Adobe's - *Lightroom2* works very well also.

Dan


----------



## Dwig (Jun 21, 2009)

D-50 said:


> I was just wondering if Photoshop CS can open a Nikon Raw file which is an .NEF file?



Yes it can.

Like all versions of Photoshop, the core program doesn't understand RAW files. A plugin is required to add the capability. PS/CS was the first version to ship with Adobe's own plugin, Camera RAW (aka ACR). The last version of ACR that is compatible with PS/CS is ver 2.4. It will handle NEF files from most of the early Nikons but can't read files created with models newer than the plugin.

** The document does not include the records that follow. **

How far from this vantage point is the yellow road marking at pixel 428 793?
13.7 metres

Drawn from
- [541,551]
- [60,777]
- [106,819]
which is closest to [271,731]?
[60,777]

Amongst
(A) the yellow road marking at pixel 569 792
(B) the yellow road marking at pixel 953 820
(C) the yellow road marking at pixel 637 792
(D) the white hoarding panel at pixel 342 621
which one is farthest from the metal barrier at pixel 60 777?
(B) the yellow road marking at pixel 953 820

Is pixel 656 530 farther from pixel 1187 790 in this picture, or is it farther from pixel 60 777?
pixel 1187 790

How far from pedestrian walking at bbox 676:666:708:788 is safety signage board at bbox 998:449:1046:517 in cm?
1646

To read newer files you need either a newer version of PS along with its newer ACR or you need to download and use Adobe's free DNR Converter. This application converts camera specific RAW flavors (Nikon's NEF, Canon's CR2, ...) into Adobe's "universal" RAW format, DNG. Provided your PS/CS has been updated with ACR v2.2 through v2.4 you will be able to read these DNG files as RAW files and have the full control offered by ACR v2.x.

BTW, when you see just the single WB control when opening a NEF file in PS/CS its because you've installed one of Nikon's applications that replaces the ACR in your Photoshop installation with their own pluging. This plugin is very limited, providing onlly white balance adjustment. You should find and remove the Nikon plugin to reactivate ACR.


----------



## Dwig (Jun 21, 2009)

Arch said:


> yes it can.... but only with a small converter window to adjust exposure... you dont get the full RAW converter options you get with CS2..... or an alternate RAW converting programme.

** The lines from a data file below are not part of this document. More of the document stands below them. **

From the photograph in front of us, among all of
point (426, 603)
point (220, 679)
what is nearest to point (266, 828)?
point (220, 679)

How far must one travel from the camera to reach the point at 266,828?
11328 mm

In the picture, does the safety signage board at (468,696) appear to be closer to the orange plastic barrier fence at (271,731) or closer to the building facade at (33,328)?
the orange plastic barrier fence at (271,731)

Incorrect! The full ACR controls are availabe in an undamaged PS/CS installation.

The single control dialog belongs to Nikon's NEF plugin which loads before ACR and blocks ACR from handling NEF files. Several of Nikon's applications install this limited plugin without warning you and without giving you the option to not install it (rather evil behavior in my opinion). If you simply find and remove the Nikon plugin, ACR will be able to see the NEF files and processing them with its more extensive controls provided the NEF files are not from a newer camera which the older v2.2-2.4 ACR can't handle.


----------